Zero-maintenance here means us developers don’t have to worry about sharding, replication, clustering, reserving read/write capacity, etc. We simply create a database and all the scaling and distribution is done behind the scenes. Now, I’m going to walk you through how my company, Cooksto, uses FaunaDB + Google’s S2 to build a location-based marketplace for homemade food.

Example Scenario

Imagine we have 25 meals that are being sold on the marketplace and a customer that only wants to browse food in walking distance (1000 meters or less).

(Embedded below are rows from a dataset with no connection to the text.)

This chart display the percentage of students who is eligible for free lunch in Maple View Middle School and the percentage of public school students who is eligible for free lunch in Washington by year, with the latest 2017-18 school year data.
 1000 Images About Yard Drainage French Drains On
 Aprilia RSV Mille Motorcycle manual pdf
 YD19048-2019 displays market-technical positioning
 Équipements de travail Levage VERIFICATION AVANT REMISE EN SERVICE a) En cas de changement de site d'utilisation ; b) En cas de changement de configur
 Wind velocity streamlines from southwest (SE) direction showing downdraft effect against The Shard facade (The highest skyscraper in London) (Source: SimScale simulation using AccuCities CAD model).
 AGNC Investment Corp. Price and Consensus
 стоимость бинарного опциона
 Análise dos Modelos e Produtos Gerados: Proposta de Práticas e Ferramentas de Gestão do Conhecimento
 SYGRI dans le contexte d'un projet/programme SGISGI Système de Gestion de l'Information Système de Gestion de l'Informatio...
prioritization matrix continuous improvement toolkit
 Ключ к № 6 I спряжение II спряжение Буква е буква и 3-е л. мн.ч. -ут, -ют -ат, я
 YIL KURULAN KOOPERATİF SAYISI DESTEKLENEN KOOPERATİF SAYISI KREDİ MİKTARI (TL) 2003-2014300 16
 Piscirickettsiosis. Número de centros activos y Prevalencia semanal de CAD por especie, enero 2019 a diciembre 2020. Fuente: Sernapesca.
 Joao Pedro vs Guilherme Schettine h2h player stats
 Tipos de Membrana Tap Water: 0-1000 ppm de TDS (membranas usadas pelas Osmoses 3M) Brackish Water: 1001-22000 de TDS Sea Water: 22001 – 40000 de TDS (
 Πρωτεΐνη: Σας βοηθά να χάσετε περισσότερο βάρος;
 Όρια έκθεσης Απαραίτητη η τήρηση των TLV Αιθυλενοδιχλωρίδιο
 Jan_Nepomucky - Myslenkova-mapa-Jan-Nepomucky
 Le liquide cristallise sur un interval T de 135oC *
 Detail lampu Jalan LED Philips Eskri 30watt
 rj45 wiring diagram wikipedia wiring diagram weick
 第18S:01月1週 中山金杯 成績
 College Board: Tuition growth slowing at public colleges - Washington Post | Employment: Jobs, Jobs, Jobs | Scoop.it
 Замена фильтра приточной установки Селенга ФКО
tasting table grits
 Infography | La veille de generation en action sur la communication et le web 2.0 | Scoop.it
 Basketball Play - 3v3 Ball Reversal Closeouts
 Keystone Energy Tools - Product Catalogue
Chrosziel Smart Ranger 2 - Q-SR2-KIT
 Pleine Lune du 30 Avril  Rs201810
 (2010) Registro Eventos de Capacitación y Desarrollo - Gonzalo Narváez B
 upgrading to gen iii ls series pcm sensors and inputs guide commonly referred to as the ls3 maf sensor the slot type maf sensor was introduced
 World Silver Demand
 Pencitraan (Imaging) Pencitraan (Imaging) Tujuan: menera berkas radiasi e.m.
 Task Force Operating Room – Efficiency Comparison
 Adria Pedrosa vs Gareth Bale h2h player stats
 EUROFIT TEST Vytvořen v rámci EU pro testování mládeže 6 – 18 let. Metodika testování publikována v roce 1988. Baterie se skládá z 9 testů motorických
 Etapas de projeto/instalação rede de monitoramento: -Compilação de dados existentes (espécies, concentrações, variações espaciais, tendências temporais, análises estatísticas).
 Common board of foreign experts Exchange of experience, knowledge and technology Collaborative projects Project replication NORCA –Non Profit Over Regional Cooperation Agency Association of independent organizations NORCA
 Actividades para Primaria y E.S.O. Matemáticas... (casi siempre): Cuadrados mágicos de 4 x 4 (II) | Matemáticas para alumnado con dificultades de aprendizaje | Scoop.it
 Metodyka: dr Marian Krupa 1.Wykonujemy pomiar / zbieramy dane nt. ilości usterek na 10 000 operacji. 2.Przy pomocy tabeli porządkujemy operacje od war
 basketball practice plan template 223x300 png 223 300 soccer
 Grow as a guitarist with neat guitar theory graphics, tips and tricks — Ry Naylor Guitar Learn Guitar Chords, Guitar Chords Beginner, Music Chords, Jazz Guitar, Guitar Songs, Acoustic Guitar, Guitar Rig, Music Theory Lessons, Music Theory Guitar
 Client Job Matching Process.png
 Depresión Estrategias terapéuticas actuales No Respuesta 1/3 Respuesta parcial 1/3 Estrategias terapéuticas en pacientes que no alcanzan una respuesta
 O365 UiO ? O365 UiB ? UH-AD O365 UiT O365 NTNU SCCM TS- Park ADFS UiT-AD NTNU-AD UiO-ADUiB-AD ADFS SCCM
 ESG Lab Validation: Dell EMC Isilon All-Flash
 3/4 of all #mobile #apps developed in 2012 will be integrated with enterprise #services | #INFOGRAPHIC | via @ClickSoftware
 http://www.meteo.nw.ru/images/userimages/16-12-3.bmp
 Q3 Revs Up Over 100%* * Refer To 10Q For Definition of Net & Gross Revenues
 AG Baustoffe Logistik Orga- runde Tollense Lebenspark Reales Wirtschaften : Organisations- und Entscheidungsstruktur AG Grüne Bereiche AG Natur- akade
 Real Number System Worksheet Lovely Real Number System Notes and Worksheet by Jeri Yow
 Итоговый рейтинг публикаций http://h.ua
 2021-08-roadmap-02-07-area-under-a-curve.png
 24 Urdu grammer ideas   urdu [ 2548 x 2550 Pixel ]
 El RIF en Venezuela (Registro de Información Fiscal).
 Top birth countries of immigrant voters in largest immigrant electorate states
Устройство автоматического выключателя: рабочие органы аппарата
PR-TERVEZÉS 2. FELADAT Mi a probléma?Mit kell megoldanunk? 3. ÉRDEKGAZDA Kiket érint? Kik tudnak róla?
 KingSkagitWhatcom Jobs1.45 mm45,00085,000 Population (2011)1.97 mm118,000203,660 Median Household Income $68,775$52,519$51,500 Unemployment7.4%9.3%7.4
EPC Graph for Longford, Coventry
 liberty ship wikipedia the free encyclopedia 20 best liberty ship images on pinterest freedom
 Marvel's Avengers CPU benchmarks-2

Now at this scale a simple distance calculation between the customer’s location and all of the meals isn’t much of a problem, however, we’re going to build with scale in mind for the sake of this walkthrough.

Alt TextOur meals are represented with blue pins and white circles, while our user/customer is represented by the centered red pin and capital “U”. The gray circle illustrates the search radius (1000 meters). Our objective is to return only and all of the meals within the search radius.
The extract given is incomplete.